TEXT EXCERPT:
════════════════

Indeed, in attempting to raise a genuine dispute of material fact as to whether Defendant's “misclassification” was willful, Plaintiff relies on the fact that Defendant learned in April 2020 that Amazon would require its supplied delivery drivers to be classified as employees. But Plaintiff's argument is premised on the idea that Defendant's drivers for Amazon and the drivers it continued to classify as independent contractors performed the same duties under the same circumstances, leading to the conclusion that it was therefore willful to continue classifying any delivery driver as an independent contractor after April 2020.
The Court uses quotations only because no finding of misclassification has yet been made.
In support of this premise, Plaintiff cites Kantor's 30(b)(6) deposition at pages 12-13, in which he testifies to the exact opposite. Kantor Dep. 12:9- 13:24, ECF No. 85-1 (testifying both that the Amazon drivers' jobs differ from the other delivery drivers' jobs and that the “actual delivery work duties” vary between Amazon drivers and other delivery drivers). Accordingly, Plaintiff has failed to show that the fact that Amazon required its drivers to be treated as employees suggests that Defendant's continued classification of its other drivers as independent contractors was willful.

════════════════

WRITTEN PROBLEM 1: Extract the passage of the court opinion between "Indeed, in attempting" and "after April 2020.", inclusive.
The records below are unrelated to the court opinion.

EXTRACTED RECORDS:
════════════════

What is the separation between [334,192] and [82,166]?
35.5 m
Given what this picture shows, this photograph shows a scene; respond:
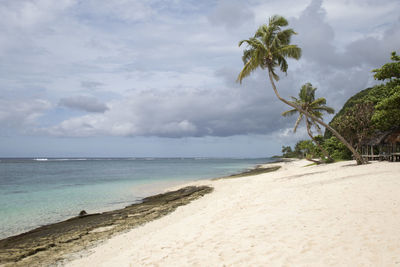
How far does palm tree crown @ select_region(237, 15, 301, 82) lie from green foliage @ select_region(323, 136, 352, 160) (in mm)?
20737

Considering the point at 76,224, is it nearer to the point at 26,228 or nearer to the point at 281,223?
the point at 26,228

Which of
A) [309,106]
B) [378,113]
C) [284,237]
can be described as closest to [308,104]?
[309,106]

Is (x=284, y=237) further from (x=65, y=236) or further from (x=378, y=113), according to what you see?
(x=378, y=113)

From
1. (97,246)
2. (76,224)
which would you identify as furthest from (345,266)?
(76,224)

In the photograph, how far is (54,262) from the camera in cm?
735

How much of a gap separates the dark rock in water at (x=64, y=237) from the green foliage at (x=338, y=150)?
28.6 metres

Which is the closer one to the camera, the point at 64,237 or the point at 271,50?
the point at 64,237

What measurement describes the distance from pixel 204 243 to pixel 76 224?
8524 millimetres

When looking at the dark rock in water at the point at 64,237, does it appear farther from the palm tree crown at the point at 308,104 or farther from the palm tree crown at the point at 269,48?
the palm tree crown at the point at 308,104

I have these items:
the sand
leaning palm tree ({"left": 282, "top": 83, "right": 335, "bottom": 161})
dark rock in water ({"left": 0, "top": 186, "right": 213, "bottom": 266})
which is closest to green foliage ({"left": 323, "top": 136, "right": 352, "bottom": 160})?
leaning palm tree ({"left": 282, "top": 83, "right": 335, "bottom": 161})

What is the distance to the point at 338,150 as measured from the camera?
35.5 m

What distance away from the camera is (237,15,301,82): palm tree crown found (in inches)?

════════════════

WRITTEN PROBLEM 2: Rewrite the records between the line holding "Which is the" and the end of the records, inclusive, swapping "dark rock in water" for "dark stone in water" and leaving everything else unchanged. Return only those lines.

EXERCISE RESPONSE 1:
Indeed, in attempting to raise a genuine dispute of material fact as to whether Defendant's “misclassification” was willful, Plaintiff relies on the fact that Defendant learned in April 2020 that Amazon would require its supplied delivery drivers to be classified as employees. But Plaintiff's argument is premised on the idea that Defendant's drivers for Amazon and the drivers it continued to classify as independent contractors performed the same duties under the same circumstances, leading to the conclusion that it was therefore willful to continue classifying any delivery driver as an independent contractor after April 2020.

EXERCISE RESPONSE 2:
Which is the closer one to the camera, the point at 64,237 or the point at 271,50?
the point at 64,237

What measurement describes the distance from pixel 204 243 to pixel 76 224?
8524 millimetres

When looking at the dark stone in water at the point at 64,237, does it appear farther from the palm tree crown at the point at 308,104 or farther from the palm tree crown at the point at 269,48?
the palm tree crown at the point at 308,104

I have these items:
the sand
leaning palm tree ({"left": 282, "top": 83, "right": 335, "bottom": 161})
dark stone in water ({"left": 0, "top": 186, "right": 213, "bottom": 266})
which is closest to green foliage ({"left": 323, "top": 136, "right": 352, "bottom": 160})?
leaning palm tree ({"left": 282, "top": 83, "right": 335, "bottom": 161})

What is the distance to the point at 338,150 as measured from the camera?
35.5 m

What distance away from the camera is (237,15,301,82): palm tree crown found (in inches)?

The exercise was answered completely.